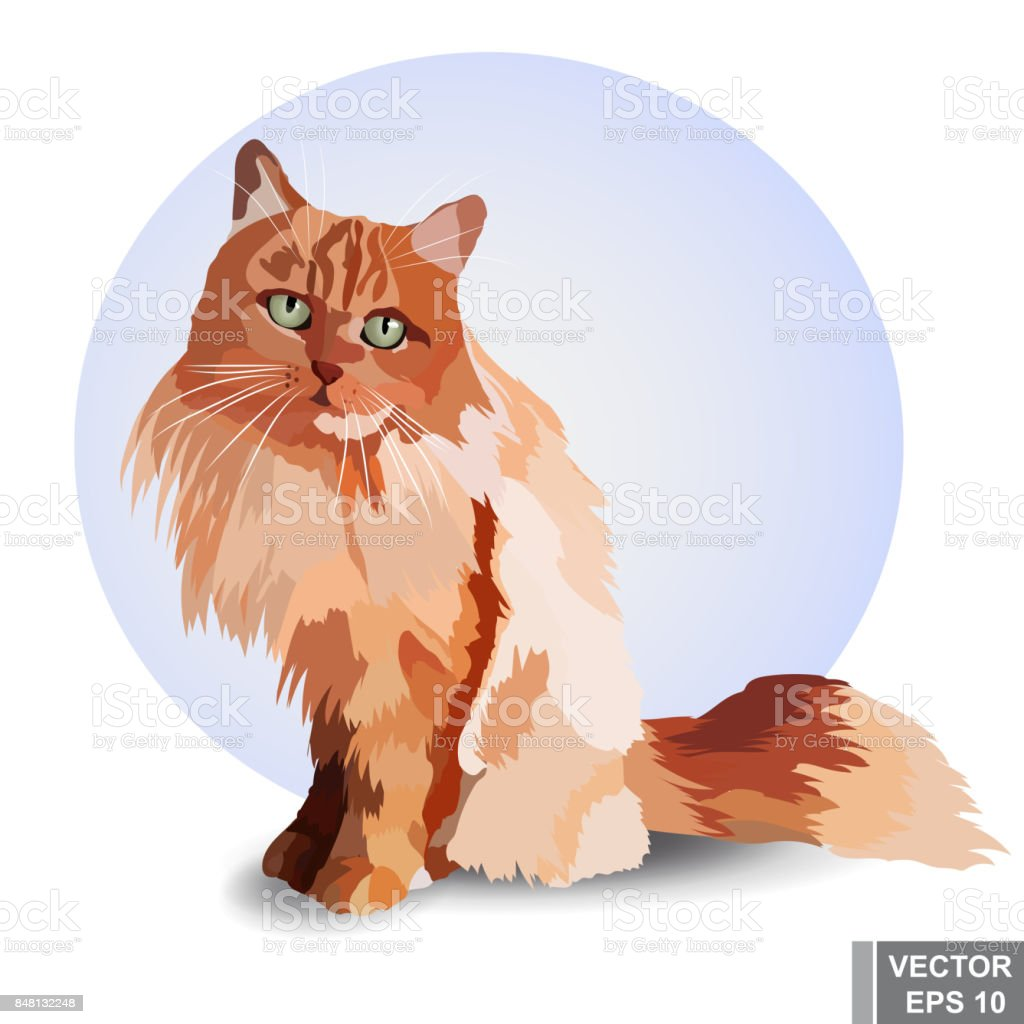 リアルな猫赤い色見て座っていますペットボトルを採用 - ふわふわの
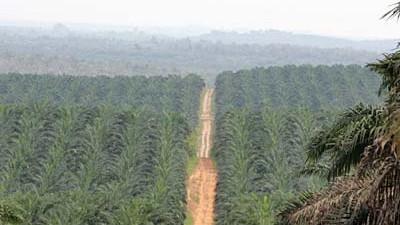 Palmöl Palmöl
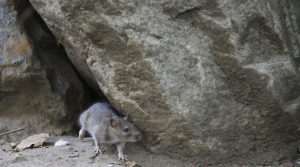 Read full article: Brown County Offers Residents Free Rat Traps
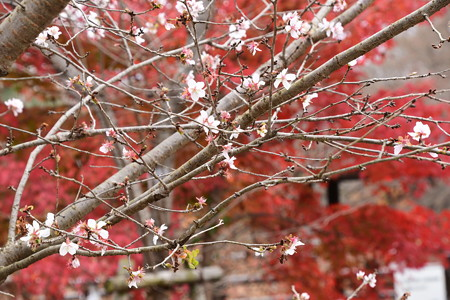 紅葉の前の冬桜(フユザクラ)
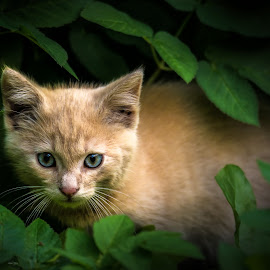 hidden in leaves by BO LED - Animals - Cats Kittens ( leaves, nature, closeup, cat, animal )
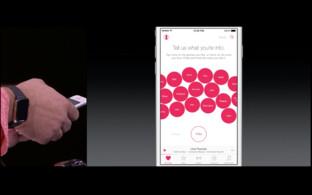 Apple Music – Vorlieben festlegen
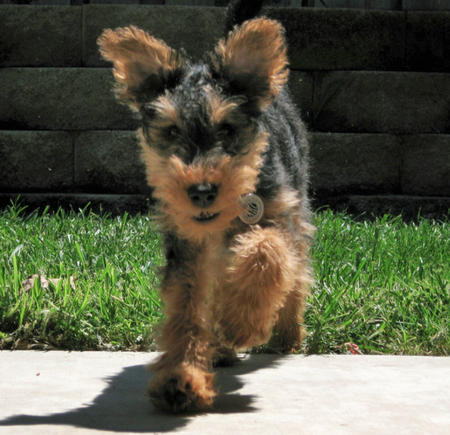 Gus the Welsh Terrier Pictures 985657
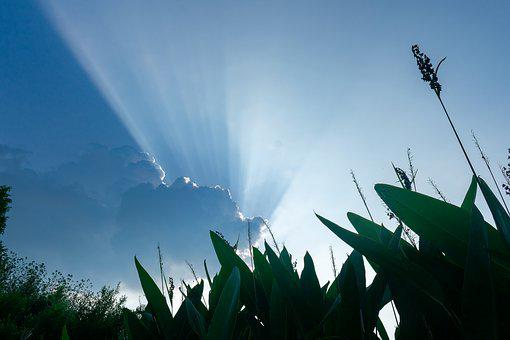 Cloud, Cumulus, Sunshine, Irradiation
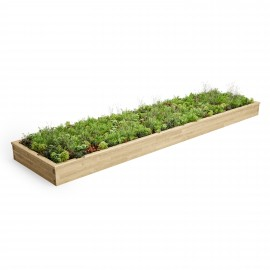 Extra Large Raised Bed CGI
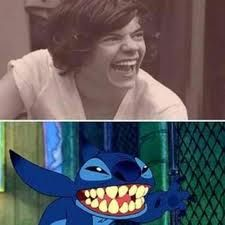haha Harry Styles harry styles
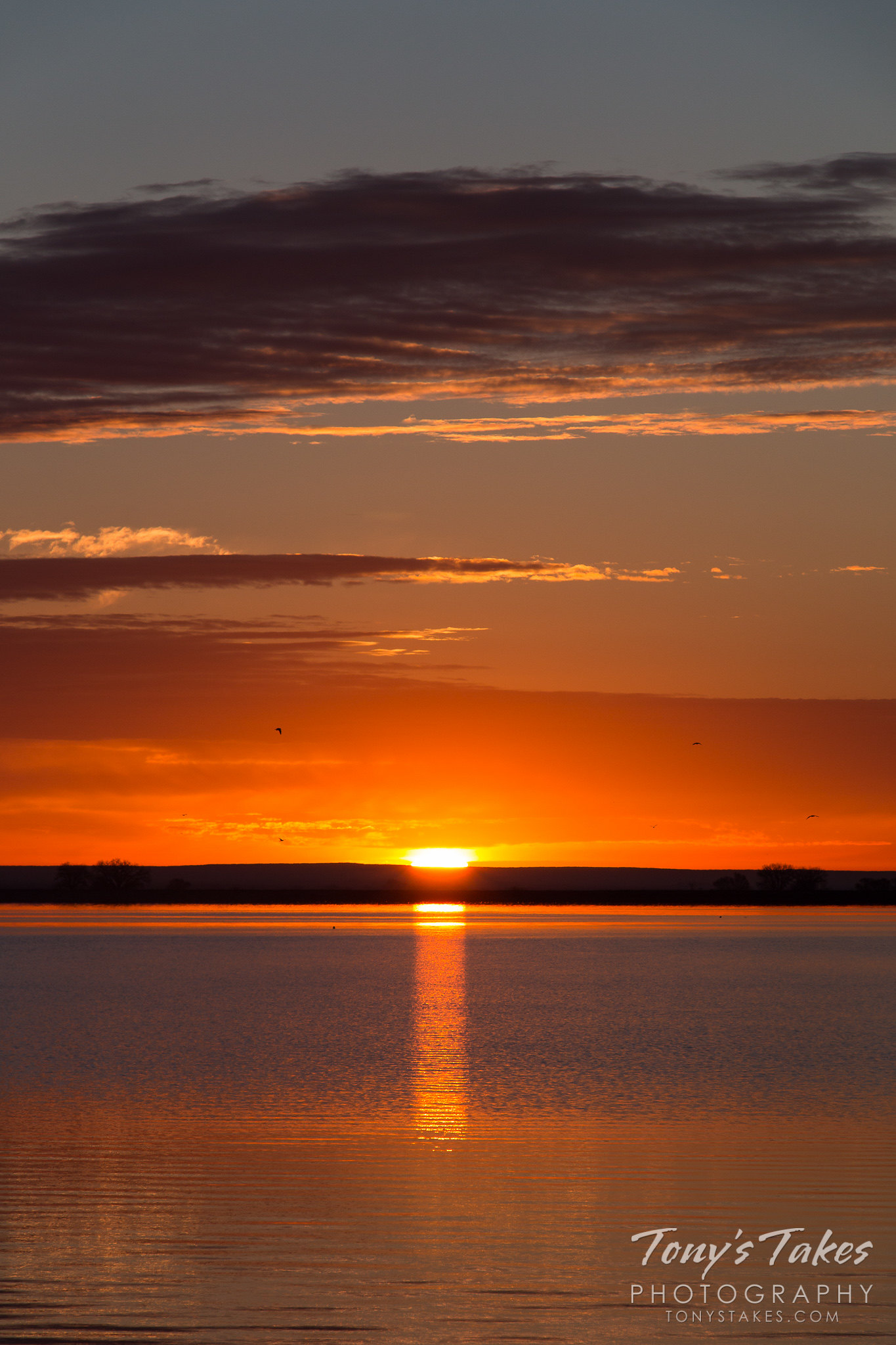 A brilliantly lit sunrise on the Colorado plains. (© Tony's Takes)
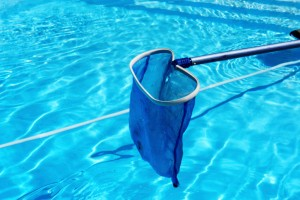 Types of Automatic Pool Cleaners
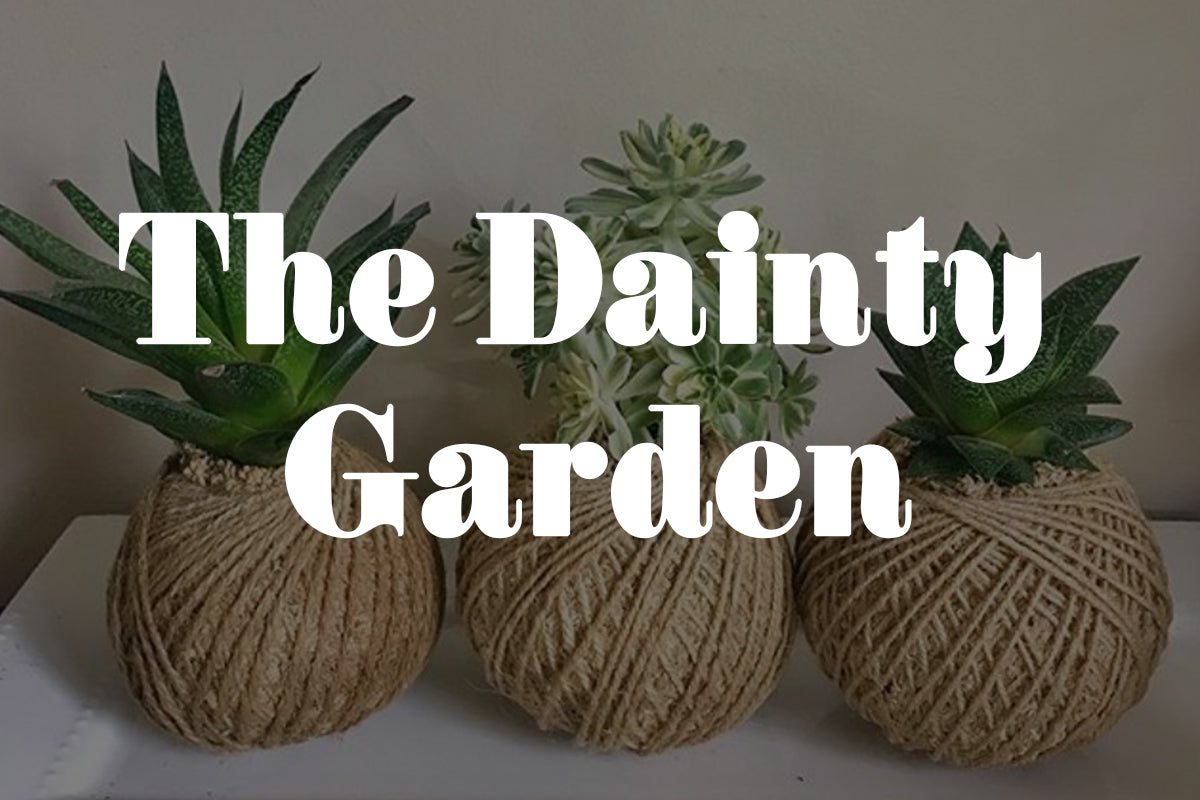 Five Minutes with The Dainty Garden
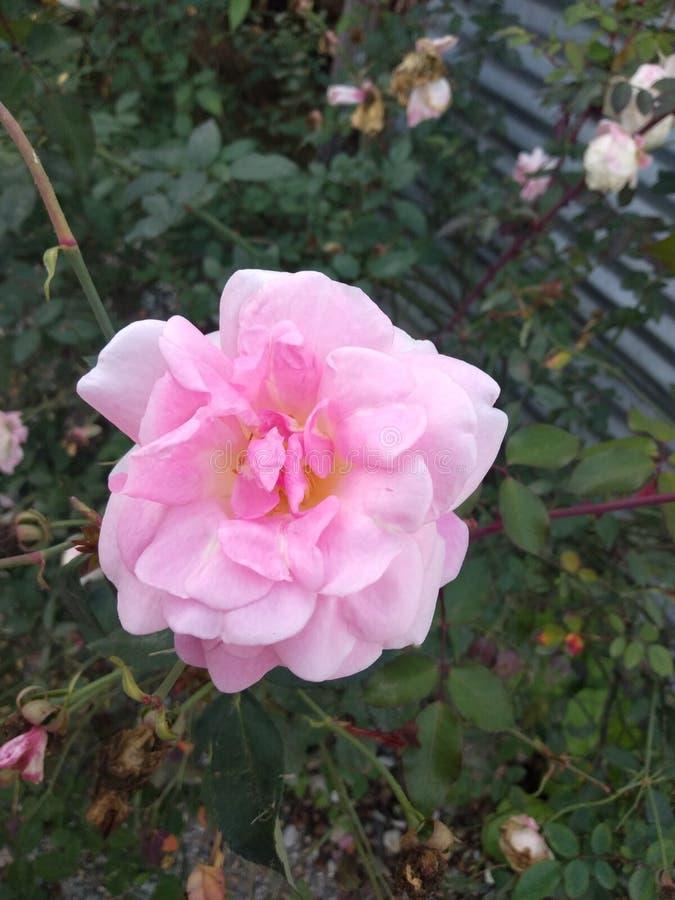 Wawo Pink Flowers stock photography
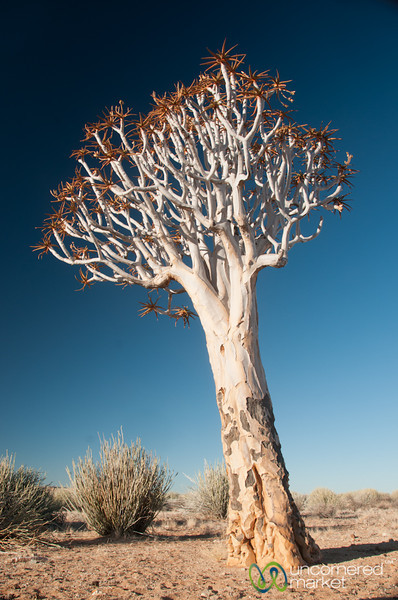 Quiver Tree, Namibia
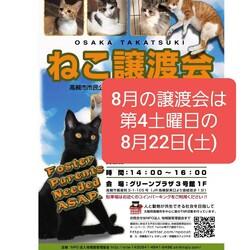 予約制)8/22猫譲渡会のお知らせ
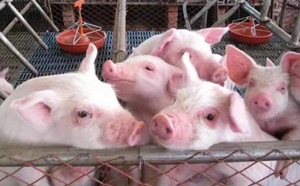 供需博弈 猪价回调幅度略有放缓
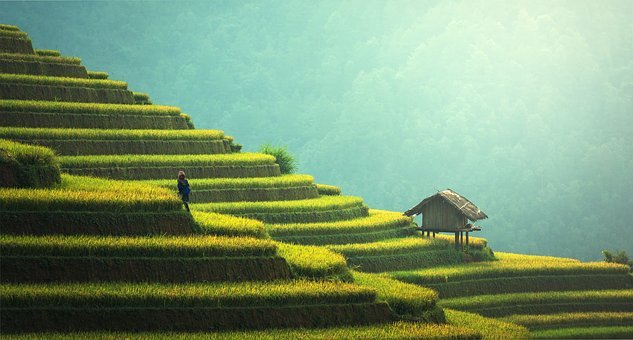 Agriculture, Rice Plantation, Thailand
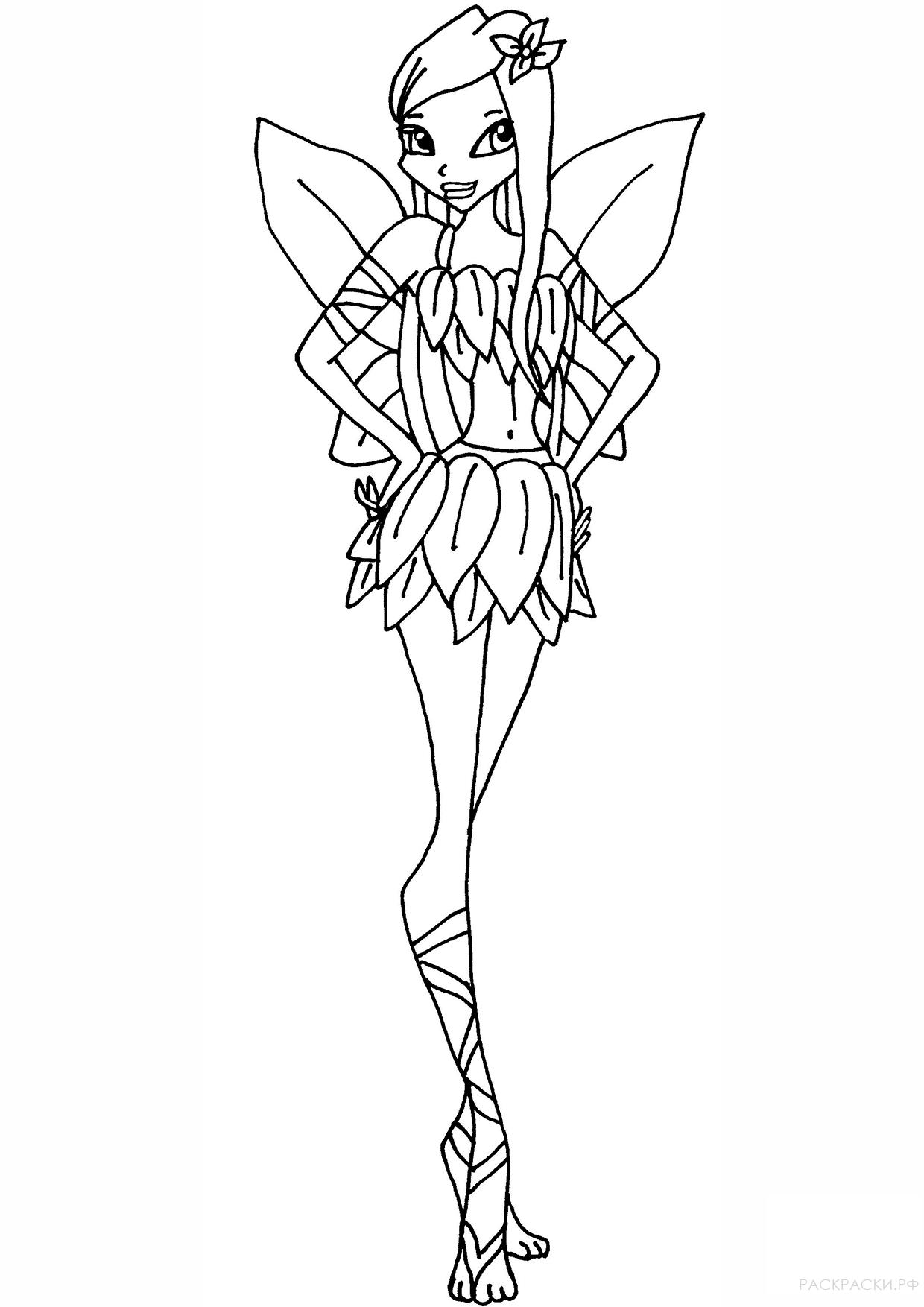раскраска фея рокси из клуба винкс раскраски рф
----------------------------------------
• [EXERCISE GOAL] Give again, exactly as written, the lines from the one with "Five Minutes with The Dainty Garden" through the last line of the entries above, but skip the pictures.

• [RESPONSE]
 Five Minutes with The Dainty Garden
 Wawo Pink Flowers stock photography
 Quiver Tree, Namibia
 予約制)8/22猫譲渡会のお知らせ
 供需博弈 猪价回调幅度略有放缓
 Agriculture, Rice Plantation, Thailand
раскраска фея рокси из клуба винкс раскраски рф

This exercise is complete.